- **About this task**: Transcribe, exactly and without pictures, the lines below from the line with "[researcher-annotated camera trap]" to the line with "Label granularity: sequence-level.", both ends included, and no others.

Collected data entries:
= = = = =
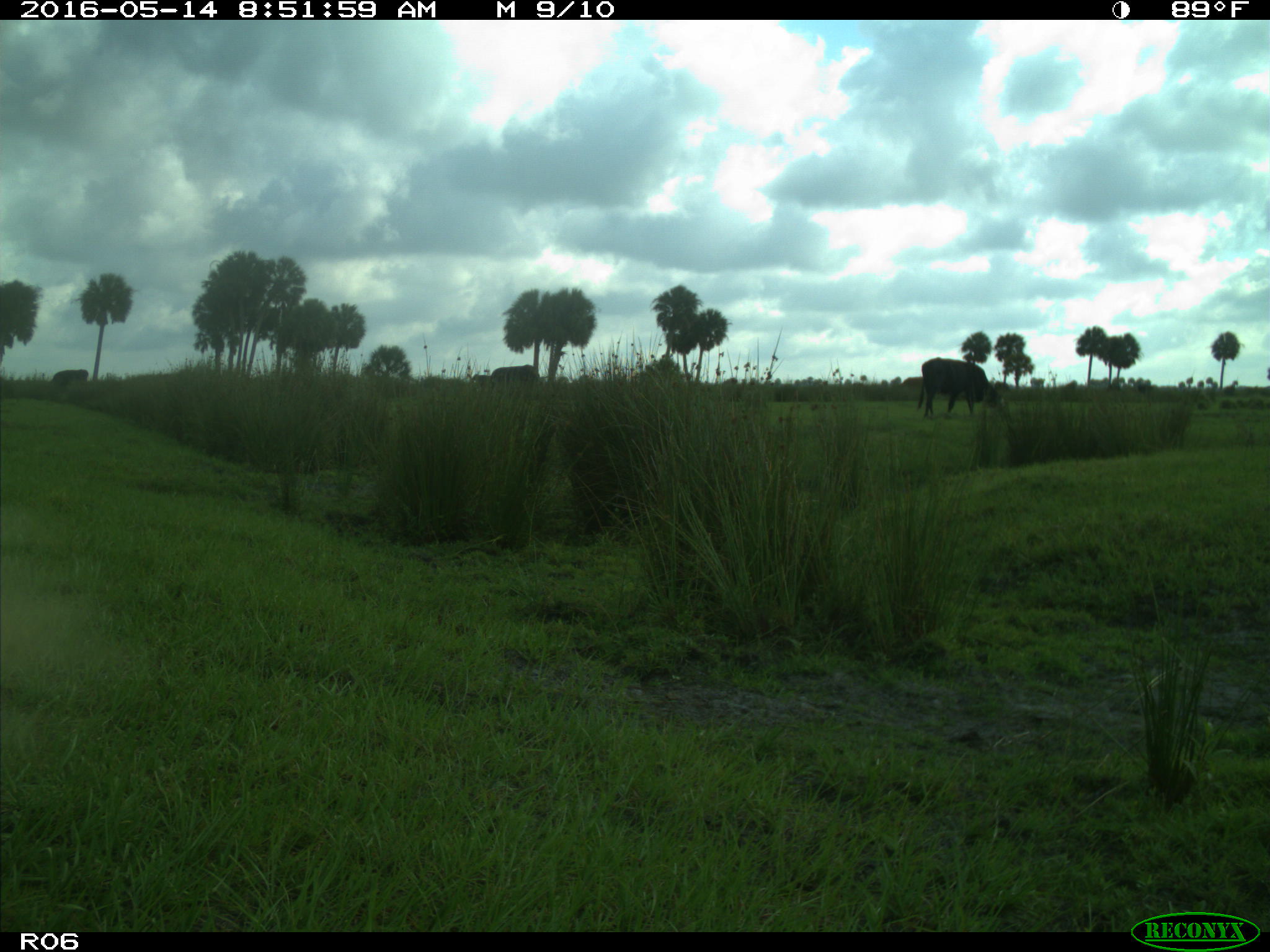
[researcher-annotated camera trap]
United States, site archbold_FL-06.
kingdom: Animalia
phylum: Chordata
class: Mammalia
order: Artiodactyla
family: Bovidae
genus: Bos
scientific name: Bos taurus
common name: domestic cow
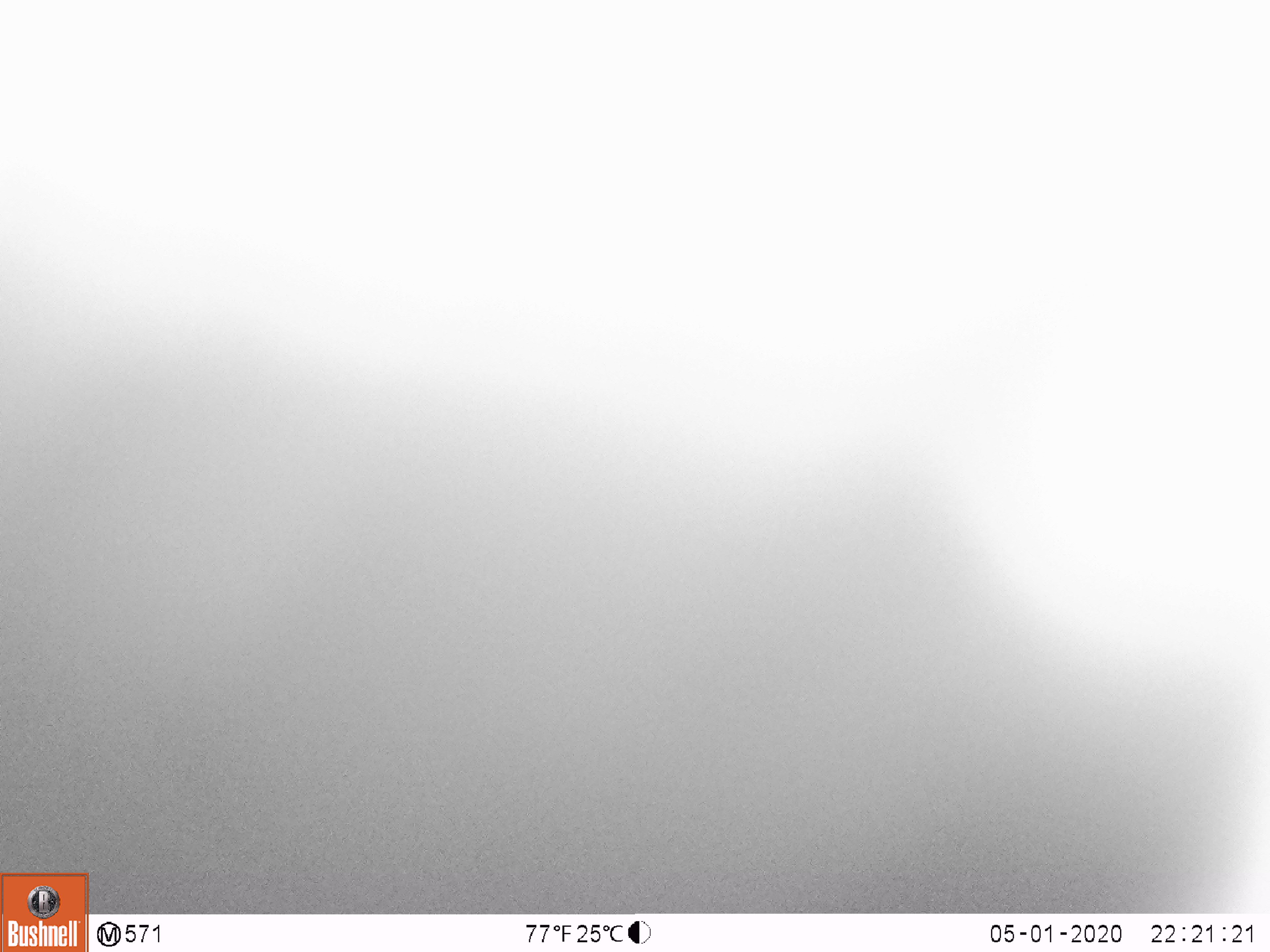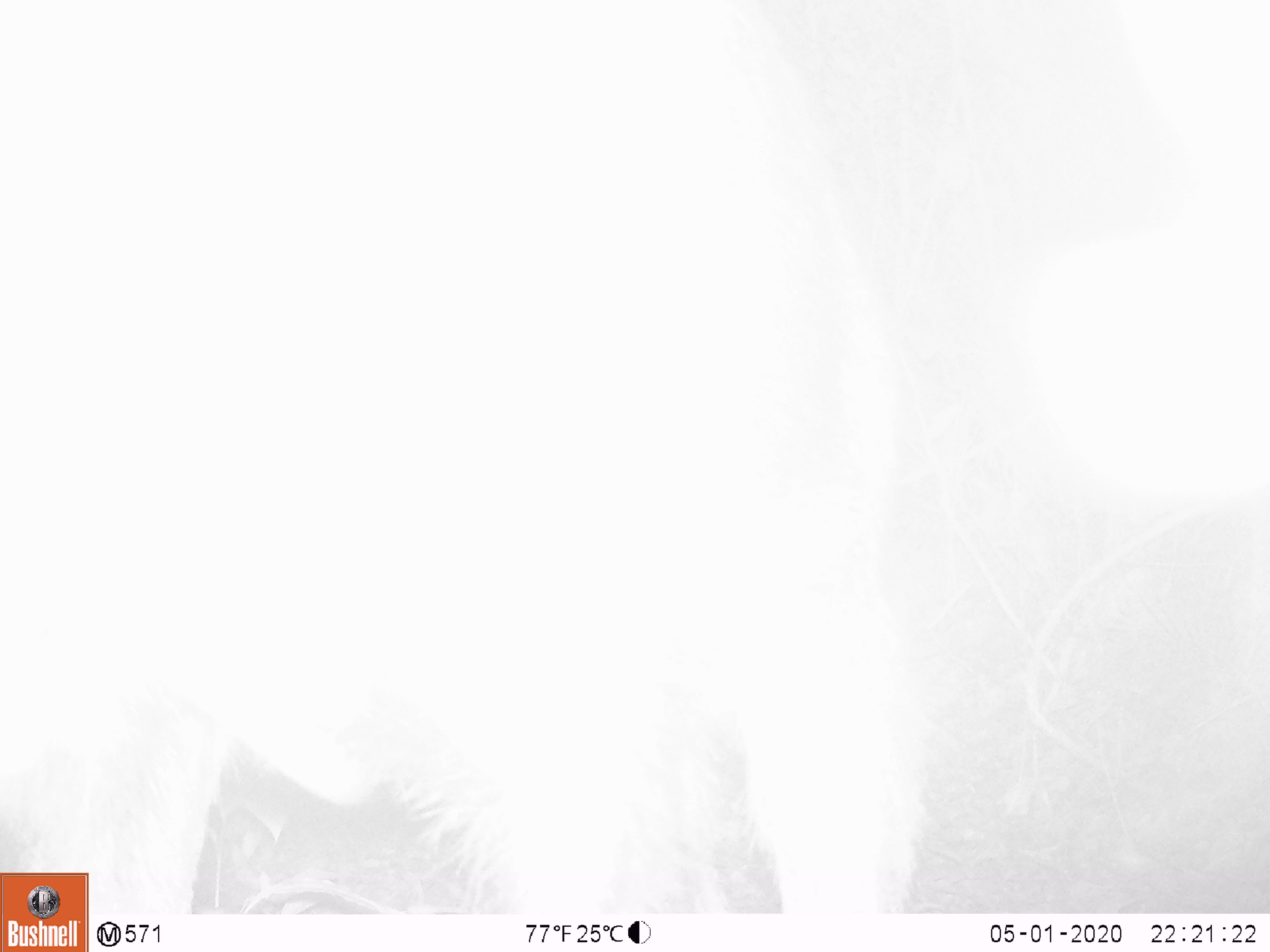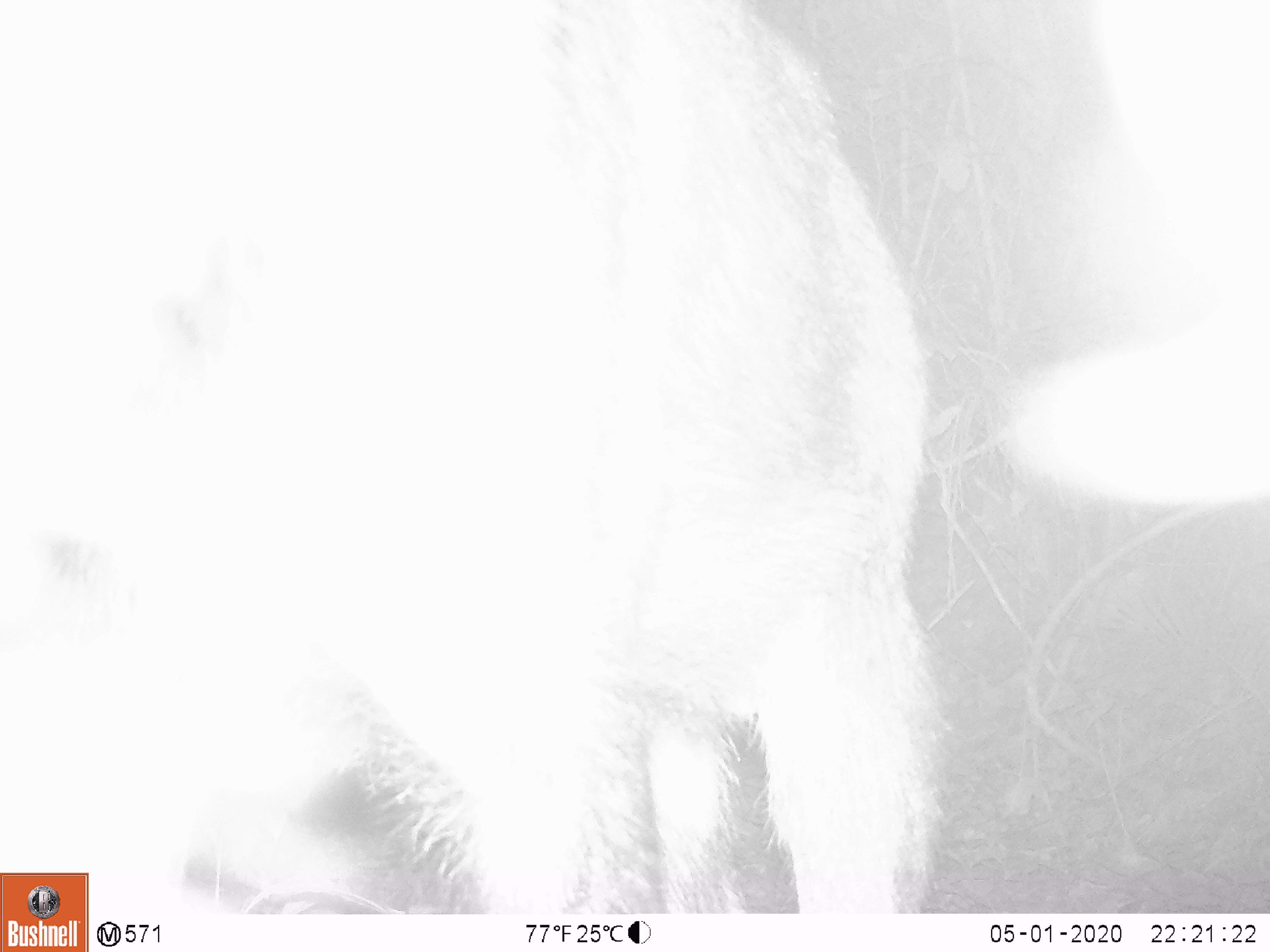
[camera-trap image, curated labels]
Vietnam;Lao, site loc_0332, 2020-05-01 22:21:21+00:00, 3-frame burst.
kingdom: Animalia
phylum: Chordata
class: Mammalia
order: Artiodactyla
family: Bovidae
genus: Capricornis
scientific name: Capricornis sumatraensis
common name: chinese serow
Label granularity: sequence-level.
= = = = =
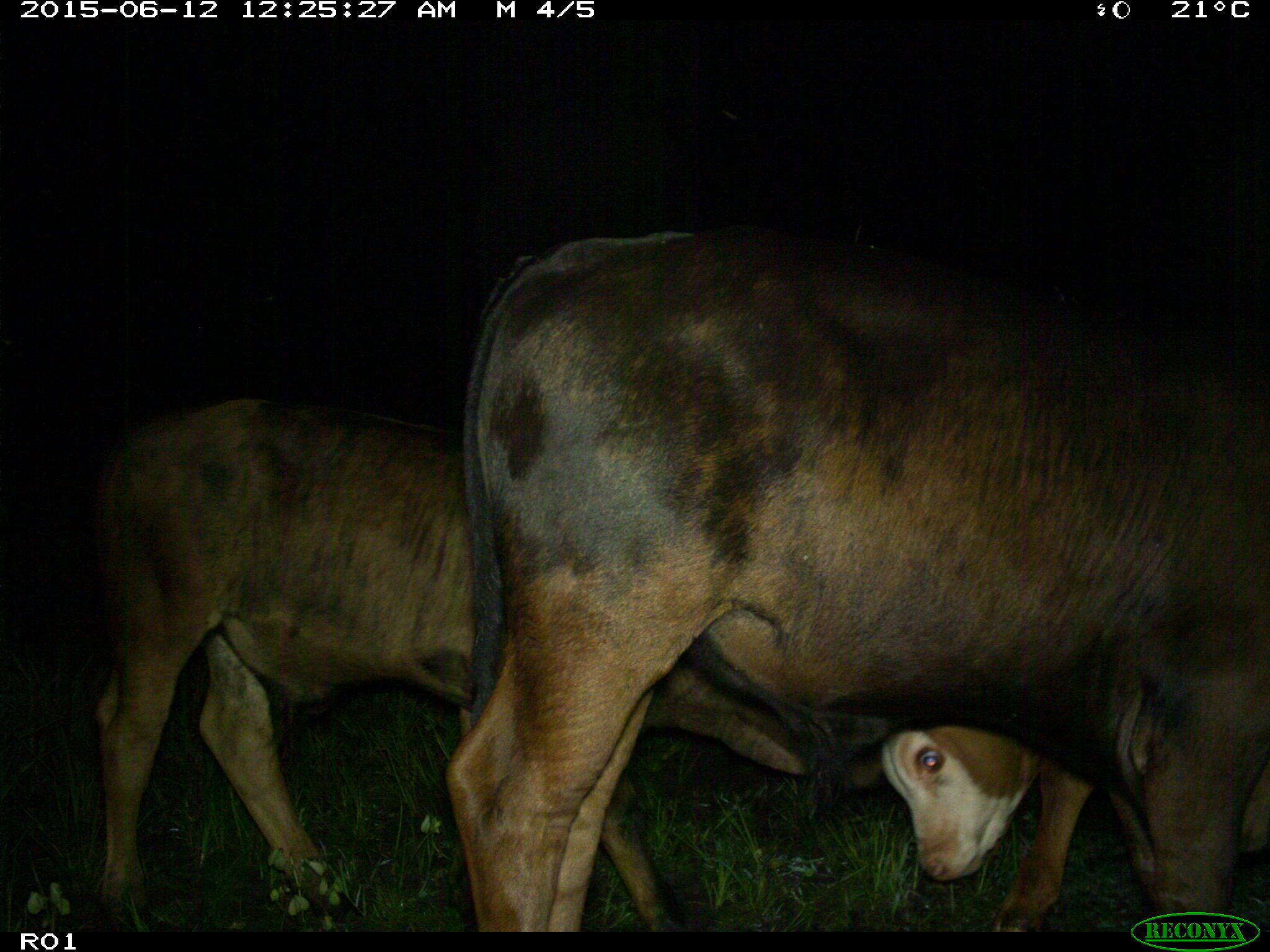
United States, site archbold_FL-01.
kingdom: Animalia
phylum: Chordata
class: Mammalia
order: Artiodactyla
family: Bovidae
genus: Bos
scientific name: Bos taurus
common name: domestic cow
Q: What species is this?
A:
= = = = =
- **Final answer**:
[researcher-annotated camera trap]
United States, site archbold_FL-06.
kingdom: Animalia
phylum: Chordata
class: Mammalia
order: Artiodactyla
family: Bovidae
genus: Bos
scientific name: Bos taurus
common name: domestic cow
[camera-trap image, curated labels]
Vietnam;Lao, site loc_0332, 2020-05-01 22:21:21+00:00, 3-frame burst.
kingdom: Animalia
phylum: Chordata
class: Mammalia
order: Artiodactyla
family: Bovidae
genus: Capricornis
scientific name: Capricornis sumatraensis
common name: chinese serow
Label granularity: sequence-level.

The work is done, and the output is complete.